Count the lines in the material below that contain the string "daisy", and reply with the number only.
++++ SUPPLIED MATERIAL
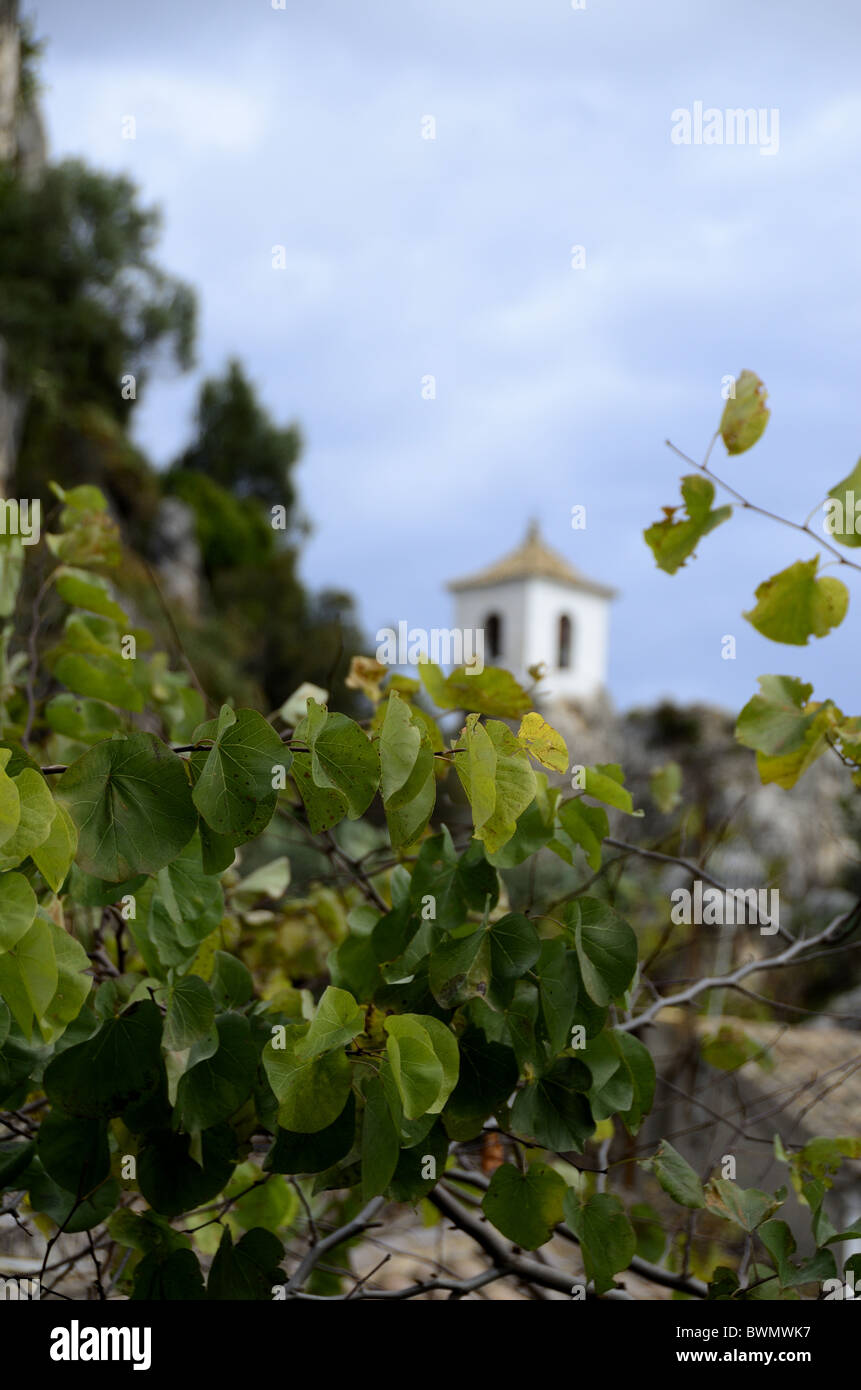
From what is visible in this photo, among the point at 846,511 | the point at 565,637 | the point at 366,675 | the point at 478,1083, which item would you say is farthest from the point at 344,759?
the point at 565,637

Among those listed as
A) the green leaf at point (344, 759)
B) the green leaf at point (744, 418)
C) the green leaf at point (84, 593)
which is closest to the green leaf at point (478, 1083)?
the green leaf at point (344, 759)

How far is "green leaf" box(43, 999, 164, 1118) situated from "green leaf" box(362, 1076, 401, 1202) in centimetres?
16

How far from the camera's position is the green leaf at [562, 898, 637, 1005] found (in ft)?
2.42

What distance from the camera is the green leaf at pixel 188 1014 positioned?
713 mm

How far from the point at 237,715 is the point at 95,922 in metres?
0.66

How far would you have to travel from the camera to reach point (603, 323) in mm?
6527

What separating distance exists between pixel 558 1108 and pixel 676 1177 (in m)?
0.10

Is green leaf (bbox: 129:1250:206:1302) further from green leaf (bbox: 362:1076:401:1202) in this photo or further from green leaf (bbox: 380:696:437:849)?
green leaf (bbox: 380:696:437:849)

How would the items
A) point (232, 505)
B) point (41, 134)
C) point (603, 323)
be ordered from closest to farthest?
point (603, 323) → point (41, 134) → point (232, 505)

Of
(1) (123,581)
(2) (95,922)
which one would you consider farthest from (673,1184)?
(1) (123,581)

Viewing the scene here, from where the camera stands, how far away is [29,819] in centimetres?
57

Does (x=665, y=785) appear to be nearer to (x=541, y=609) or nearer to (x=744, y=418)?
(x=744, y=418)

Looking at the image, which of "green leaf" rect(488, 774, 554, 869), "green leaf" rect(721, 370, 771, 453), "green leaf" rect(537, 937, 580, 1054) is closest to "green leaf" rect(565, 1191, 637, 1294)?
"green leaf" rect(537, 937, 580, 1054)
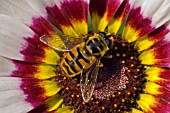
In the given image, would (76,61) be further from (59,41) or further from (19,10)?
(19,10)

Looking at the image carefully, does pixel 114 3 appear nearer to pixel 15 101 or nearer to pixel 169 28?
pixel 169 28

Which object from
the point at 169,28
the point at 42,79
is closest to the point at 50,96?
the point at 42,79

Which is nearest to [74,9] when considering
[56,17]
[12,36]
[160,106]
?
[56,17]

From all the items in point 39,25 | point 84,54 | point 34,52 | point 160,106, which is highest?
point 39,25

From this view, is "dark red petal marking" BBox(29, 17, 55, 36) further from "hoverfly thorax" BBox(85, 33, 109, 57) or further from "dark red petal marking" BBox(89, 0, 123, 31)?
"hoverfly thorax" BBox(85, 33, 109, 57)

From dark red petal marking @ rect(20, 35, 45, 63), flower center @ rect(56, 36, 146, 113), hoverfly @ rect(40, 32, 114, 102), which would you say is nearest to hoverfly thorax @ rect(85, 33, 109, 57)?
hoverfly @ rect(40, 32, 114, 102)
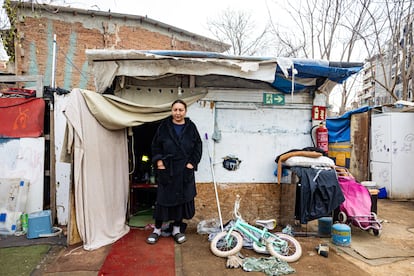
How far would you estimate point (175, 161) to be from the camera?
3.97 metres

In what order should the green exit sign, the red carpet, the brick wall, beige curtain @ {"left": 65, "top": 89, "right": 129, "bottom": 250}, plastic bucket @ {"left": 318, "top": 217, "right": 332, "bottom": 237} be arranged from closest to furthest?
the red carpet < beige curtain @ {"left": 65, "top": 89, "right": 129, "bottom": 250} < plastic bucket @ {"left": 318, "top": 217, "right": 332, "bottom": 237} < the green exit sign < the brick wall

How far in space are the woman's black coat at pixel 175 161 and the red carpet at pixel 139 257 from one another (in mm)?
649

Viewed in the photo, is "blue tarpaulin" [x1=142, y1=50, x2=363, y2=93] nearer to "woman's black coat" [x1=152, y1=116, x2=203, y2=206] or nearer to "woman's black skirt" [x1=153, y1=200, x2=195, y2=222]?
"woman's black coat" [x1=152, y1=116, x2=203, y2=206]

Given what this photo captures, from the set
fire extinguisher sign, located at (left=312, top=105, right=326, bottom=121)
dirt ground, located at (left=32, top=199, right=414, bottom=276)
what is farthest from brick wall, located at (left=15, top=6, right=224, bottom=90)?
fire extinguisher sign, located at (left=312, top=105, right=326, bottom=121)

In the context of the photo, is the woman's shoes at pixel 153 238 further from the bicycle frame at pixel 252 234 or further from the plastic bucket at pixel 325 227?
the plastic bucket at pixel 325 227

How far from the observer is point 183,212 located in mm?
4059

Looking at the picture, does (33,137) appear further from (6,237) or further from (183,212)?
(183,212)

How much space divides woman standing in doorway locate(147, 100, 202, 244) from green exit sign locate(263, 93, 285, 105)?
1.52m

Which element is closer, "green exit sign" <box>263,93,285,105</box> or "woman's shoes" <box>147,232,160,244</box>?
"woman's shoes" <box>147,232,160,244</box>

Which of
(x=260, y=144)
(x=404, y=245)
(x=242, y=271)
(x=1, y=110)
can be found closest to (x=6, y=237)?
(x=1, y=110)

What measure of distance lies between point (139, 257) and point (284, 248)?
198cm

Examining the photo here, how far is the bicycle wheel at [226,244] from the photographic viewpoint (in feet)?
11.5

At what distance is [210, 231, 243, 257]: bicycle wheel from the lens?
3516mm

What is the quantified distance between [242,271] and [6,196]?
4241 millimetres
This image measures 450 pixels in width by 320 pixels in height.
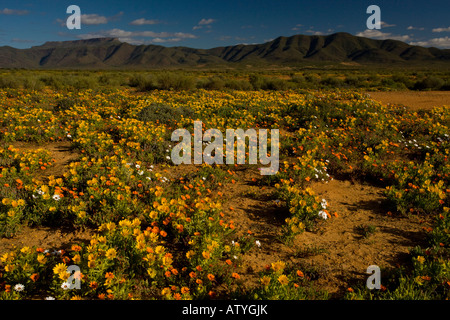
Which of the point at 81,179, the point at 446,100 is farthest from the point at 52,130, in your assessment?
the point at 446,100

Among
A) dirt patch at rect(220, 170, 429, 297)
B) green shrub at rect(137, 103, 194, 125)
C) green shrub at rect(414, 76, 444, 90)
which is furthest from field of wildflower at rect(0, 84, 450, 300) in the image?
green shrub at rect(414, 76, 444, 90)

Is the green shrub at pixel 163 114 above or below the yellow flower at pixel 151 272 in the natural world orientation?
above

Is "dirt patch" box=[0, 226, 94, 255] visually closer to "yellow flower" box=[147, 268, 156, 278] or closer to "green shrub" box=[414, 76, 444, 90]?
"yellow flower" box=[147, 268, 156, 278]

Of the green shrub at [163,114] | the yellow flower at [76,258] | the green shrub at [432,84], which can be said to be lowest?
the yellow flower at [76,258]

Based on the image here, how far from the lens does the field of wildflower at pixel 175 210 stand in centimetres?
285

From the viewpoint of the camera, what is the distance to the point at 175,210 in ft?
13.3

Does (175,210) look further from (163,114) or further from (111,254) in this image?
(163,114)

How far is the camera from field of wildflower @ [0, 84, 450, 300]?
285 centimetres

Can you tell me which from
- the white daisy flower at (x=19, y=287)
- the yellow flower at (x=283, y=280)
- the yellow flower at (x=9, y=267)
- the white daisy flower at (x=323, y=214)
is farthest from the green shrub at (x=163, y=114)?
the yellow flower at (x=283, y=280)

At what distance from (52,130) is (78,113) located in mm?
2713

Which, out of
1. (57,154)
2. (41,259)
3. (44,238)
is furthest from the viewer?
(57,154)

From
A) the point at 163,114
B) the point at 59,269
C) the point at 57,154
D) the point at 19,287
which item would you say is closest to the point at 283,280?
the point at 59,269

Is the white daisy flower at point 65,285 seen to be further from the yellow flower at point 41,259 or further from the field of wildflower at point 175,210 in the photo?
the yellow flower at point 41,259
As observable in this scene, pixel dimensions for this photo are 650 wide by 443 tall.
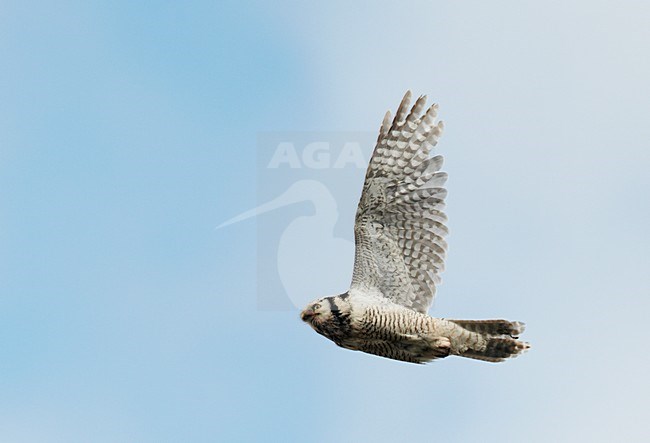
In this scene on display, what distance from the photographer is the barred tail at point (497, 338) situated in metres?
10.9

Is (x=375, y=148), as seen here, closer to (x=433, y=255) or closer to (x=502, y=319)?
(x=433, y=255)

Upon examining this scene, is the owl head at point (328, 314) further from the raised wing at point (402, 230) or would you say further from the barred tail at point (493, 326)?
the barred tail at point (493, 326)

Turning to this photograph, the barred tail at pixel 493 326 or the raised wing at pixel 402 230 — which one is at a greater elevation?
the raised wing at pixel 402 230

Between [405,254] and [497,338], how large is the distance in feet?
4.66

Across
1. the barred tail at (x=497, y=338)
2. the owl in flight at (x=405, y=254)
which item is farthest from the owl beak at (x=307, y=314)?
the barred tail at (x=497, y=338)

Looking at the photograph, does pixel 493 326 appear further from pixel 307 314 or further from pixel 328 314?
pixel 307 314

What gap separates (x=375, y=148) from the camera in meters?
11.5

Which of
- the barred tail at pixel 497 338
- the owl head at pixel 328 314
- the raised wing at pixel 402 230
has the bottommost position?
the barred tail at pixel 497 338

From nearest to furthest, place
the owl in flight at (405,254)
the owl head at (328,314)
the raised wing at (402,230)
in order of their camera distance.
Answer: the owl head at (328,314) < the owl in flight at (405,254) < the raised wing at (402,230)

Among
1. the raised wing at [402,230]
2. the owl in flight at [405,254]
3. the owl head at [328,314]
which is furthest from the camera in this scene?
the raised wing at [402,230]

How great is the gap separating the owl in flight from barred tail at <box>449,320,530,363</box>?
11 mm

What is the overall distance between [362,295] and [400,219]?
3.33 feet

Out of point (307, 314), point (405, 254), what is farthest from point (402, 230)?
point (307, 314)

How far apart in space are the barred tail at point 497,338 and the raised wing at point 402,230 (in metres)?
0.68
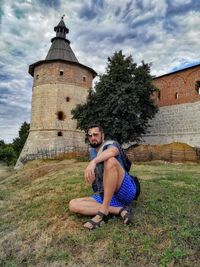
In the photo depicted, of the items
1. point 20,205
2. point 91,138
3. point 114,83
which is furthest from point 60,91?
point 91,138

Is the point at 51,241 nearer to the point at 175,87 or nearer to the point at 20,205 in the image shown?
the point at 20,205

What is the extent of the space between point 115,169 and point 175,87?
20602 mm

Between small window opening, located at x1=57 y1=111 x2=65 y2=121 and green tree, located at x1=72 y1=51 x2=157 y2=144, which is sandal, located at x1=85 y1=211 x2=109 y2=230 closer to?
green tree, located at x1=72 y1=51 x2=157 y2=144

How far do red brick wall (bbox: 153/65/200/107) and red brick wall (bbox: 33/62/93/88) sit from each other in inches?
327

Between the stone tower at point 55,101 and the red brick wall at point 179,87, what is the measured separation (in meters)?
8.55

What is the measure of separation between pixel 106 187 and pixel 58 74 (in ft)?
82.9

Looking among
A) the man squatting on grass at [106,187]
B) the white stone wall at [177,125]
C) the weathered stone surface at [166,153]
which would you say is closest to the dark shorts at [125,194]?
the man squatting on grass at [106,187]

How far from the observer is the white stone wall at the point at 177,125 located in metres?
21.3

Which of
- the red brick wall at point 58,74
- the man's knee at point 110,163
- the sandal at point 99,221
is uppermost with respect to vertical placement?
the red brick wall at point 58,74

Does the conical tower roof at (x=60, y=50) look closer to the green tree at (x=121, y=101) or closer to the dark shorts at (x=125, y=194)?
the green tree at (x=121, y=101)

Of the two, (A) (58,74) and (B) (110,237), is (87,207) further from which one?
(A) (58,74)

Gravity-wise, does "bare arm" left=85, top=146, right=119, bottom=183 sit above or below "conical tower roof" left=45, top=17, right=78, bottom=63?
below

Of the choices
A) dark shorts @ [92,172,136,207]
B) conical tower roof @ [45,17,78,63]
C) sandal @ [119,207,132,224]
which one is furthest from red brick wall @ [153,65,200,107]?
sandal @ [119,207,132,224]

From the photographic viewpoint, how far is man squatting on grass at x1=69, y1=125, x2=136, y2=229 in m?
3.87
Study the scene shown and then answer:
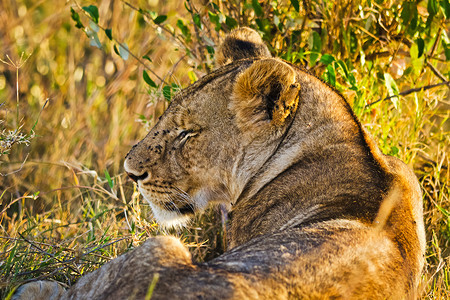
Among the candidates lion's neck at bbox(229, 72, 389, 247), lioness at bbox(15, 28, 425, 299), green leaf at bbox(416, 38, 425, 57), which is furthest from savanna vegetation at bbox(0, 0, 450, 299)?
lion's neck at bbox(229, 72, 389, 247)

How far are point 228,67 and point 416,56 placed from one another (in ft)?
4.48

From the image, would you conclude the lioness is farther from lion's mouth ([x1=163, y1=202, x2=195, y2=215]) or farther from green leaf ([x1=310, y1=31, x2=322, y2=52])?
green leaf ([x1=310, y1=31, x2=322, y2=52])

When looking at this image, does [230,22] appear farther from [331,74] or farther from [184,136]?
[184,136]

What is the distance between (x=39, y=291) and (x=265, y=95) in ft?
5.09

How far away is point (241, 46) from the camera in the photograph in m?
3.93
++++++++
» **THE SOLUTION**:
3